= Midori Nakano =

Japanese columnist and essayist

Midori Nakano (中野 翠, Nakano Midori) is a Japanese columnist and essayist who has written extensively in Sunday Mainichi magazine. She is a graduate of Waseda University.

== Biography ==
Her father was a reporter for the Yomiuri Shimbun. He has had a serial essay column in the weekly magazine Sunday Mainichi since 1985, and as a film critic, he wrote a serial score sheet for Cinema Chart in Weekly Bunshun ( Bungeishunju ), alongside Shibayama Mikio and Mori Naoto (previously Shinada Yukichi and Osugi)

Midori Nakano after graduating from Saitama Prefectural Urawa First Girls' High School, she graduated from the School of Political Science and Economics at Waseda University.

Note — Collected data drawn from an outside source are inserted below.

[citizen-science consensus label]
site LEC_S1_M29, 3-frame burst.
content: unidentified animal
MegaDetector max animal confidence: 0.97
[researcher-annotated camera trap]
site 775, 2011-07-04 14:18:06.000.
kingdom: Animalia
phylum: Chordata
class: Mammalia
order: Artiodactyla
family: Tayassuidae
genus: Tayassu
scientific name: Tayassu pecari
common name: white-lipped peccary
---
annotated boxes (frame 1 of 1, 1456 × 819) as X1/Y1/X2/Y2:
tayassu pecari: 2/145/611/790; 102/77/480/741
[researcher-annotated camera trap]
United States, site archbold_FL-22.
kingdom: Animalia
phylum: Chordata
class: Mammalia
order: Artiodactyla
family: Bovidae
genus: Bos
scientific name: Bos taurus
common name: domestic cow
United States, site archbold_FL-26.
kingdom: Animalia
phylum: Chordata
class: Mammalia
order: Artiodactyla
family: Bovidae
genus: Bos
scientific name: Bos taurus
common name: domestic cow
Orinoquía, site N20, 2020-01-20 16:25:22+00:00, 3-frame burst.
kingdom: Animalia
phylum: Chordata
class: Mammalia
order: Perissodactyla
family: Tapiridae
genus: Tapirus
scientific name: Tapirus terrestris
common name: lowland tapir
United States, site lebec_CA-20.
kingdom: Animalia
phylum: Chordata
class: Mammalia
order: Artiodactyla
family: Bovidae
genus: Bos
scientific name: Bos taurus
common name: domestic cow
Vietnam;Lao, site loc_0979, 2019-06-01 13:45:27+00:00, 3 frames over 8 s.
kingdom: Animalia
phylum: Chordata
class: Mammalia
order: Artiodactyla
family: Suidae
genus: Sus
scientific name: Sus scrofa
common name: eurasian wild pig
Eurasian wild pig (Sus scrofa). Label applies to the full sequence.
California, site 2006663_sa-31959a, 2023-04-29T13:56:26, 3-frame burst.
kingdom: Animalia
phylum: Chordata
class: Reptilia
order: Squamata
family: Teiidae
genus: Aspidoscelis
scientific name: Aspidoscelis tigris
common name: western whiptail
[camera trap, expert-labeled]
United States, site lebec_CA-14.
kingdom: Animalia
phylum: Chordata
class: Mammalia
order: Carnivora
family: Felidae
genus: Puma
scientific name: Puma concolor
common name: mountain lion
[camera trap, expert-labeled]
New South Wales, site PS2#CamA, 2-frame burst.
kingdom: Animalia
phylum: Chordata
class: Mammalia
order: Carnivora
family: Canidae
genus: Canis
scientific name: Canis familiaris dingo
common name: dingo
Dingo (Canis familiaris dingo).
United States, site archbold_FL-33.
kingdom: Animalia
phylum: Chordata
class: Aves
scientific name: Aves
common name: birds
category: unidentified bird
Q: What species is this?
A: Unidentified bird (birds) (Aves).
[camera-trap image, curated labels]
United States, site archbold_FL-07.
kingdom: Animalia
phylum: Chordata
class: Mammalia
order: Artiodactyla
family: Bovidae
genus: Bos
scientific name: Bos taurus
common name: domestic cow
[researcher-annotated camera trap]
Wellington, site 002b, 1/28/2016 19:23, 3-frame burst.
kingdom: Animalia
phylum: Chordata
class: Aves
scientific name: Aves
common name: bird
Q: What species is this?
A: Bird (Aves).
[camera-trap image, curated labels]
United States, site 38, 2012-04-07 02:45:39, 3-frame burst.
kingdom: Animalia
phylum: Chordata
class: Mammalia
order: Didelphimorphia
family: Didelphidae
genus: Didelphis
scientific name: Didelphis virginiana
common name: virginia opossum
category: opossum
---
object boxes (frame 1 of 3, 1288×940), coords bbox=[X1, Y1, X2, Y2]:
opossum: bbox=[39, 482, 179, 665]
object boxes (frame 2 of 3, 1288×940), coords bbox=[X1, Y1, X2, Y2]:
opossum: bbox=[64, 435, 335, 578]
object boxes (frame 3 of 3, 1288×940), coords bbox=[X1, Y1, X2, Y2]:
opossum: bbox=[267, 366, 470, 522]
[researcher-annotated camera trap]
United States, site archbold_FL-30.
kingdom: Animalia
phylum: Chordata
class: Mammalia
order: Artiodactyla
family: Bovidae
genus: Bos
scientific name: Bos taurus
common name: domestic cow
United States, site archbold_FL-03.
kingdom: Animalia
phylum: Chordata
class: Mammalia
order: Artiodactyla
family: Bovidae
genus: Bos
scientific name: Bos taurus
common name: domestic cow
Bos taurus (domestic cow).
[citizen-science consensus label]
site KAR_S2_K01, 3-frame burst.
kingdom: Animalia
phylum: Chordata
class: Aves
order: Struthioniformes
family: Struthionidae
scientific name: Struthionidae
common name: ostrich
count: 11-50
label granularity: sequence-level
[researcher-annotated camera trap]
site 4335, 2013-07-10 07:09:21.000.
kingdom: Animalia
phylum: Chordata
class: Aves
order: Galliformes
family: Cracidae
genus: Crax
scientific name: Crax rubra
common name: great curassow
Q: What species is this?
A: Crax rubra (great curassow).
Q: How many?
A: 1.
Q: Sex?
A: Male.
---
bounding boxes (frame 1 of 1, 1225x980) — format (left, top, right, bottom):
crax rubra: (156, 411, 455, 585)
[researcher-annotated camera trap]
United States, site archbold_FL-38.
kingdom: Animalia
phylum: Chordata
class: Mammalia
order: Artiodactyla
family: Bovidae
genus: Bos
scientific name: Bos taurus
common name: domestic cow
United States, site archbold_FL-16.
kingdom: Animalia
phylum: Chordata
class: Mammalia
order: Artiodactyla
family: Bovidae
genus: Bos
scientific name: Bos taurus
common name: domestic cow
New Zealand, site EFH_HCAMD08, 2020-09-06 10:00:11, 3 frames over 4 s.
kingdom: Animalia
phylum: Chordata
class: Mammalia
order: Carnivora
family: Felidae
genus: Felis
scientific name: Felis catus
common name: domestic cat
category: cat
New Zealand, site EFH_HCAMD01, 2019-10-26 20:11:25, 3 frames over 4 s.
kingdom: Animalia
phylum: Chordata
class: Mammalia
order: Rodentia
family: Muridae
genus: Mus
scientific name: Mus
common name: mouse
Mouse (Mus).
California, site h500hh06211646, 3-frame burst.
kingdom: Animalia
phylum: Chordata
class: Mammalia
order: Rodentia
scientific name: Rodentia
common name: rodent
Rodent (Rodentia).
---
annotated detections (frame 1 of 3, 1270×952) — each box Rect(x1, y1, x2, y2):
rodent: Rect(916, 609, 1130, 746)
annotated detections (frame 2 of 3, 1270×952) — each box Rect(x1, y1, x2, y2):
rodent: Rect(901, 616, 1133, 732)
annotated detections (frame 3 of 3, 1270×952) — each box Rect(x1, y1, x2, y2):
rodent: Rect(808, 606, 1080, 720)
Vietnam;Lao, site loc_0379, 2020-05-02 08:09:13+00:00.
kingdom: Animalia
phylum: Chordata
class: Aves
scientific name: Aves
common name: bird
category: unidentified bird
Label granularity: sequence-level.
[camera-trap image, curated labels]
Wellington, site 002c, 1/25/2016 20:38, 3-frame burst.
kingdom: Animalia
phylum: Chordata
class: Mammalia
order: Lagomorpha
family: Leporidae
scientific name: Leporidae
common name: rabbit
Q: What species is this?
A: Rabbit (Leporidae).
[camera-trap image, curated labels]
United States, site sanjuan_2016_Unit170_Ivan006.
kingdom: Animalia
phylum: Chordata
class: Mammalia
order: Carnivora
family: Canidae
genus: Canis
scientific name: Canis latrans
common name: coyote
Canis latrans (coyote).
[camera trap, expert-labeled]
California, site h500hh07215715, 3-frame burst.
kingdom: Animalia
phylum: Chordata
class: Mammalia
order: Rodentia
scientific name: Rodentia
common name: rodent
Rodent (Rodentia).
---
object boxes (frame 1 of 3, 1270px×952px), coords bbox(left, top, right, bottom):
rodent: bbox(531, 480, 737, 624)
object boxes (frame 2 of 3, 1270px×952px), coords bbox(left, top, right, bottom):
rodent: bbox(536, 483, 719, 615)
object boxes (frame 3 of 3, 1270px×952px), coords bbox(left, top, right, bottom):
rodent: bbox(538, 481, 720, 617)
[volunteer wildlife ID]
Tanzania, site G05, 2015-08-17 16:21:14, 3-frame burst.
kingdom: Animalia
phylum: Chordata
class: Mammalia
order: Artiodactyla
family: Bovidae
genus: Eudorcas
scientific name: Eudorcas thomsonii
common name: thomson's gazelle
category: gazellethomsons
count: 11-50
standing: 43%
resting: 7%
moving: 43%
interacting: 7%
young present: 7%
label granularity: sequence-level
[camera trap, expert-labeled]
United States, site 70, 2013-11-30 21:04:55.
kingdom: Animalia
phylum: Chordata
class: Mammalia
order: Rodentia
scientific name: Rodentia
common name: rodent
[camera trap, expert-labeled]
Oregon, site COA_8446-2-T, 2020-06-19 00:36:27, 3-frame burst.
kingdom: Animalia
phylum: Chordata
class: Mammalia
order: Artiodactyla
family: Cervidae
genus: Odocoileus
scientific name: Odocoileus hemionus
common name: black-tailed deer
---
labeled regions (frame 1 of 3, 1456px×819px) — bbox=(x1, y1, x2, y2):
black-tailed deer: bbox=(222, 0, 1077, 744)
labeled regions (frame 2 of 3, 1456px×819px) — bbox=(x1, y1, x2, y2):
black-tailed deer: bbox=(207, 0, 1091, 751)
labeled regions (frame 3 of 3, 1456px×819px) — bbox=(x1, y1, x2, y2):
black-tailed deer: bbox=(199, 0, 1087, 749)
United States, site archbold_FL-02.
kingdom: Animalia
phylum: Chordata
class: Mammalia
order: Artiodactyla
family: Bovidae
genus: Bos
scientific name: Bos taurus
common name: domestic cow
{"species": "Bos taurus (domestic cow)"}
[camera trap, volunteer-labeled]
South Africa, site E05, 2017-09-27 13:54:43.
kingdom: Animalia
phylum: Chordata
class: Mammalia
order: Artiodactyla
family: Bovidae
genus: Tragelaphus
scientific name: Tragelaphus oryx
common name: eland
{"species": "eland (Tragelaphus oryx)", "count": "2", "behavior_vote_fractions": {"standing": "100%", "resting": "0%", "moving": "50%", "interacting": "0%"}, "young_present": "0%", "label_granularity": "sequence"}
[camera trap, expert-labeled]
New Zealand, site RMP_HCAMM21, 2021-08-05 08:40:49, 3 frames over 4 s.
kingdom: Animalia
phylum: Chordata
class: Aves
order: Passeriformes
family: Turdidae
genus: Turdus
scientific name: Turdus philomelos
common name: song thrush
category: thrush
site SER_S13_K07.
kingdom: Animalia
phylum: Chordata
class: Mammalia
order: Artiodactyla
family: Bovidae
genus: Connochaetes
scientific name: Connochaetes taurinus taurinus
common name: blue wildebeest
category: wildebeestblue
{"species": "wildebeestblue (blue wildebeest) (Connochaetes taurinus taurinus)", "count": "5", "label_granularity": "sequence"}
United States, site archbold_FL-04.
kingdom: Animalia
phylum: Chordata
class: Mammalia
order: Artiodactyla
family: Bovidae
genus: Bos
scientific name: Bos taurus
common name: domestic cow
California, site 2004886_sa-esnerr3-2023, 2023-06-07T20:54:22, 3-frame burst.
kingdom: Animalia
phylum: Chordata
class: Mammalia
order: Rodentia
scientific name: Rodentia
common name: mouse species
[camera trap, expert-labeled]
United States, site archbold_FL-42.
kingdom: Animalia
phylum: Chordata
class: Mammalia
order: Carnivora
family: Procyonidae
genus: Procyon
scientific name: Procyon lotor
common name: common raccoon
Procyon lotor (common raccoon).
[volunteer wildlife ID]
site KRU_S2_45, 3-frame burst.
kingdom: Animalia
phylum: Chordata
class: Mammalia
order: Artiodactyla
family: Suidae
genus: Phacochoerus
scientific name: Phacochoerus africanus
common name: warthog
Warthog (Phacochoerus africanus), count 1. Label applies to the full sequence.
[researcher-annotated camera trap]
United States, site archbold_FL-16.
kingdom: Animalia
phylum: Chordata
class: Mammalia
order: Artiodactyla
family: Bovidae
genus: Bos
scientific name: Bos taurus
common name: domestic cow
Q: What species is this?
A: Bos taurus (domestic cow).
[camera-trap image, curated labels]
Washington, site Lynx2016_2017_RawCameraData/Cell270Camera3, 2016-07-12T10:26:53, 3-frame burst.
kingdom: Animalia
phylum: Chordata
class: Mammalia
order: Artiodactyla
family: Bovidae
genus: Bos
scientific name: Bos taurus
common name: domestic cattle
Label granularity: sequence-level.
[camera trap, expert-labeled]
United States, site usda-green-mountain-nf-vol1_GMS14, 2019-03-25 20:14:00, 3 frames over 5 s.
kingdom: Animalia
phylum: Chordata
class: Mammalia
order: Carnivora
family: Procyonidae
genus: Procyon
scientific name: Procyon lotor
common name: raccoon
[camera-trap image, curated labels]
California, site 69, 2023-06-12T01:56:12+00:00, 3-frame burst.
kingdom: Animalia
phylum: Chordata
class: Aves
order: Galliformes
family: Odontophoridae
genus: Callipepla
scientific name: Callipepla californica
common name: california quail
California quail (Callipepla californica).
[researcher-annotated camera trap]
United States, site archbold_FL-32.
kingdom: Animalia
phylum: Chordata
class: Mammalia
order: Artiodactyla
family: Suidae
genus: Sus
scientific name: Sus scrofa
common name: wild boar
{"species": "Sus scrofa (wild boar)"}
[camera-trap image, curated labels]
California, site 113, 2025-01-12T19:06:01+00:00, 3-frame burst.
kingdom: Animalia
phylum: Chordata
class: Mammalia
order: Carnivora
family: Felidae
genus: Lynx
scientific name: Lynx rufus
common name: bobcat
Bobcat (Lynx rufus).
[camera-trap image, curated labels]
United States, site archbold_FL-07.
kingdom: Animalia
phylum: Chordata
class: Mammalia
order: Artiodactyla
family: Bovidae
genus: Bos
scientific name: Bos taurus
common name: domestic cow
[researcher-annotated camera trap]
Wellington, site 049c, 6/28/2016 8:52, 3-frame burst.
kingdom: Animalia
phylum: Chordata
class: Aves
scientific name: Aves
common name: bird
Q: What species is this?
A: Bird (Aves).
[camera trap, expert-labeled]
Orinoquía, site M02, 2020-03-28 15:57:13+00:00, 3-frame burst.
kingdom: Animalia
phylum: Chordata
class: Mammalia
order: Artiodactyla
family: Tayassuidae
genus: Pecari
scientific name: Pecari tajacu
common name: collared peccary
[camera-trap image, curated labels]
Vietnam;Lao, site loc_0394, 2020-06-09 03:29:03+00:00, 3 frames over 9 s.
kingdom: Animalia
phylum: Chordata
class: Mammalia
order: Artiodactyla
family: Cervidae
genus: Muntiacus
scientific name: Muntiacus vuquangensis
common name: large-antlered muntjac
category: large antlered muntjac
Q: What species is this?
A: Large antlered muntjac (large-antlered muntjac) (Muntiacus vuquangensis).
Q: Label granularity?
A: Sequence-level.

She worked part-time at the Yomiuri Shimbun Publishing Bureau's Book Editorial Department, then worked at Shufu no Tomosha, and then worked as an editor for Seiyu's PR magazine Necchu Nandemo (later Seishun Hyōban), edited by Michio Akiyama, where she met Mariko Hayashi, who would become her close colleague.

She also worked as an assistant to Kikuko Miyake. Her first solo work was Utena-san, a Congratulatory Telegraph, published in 1984. In the preface to the 1990 paperback edition of Utena-san published by Shincho Bunko.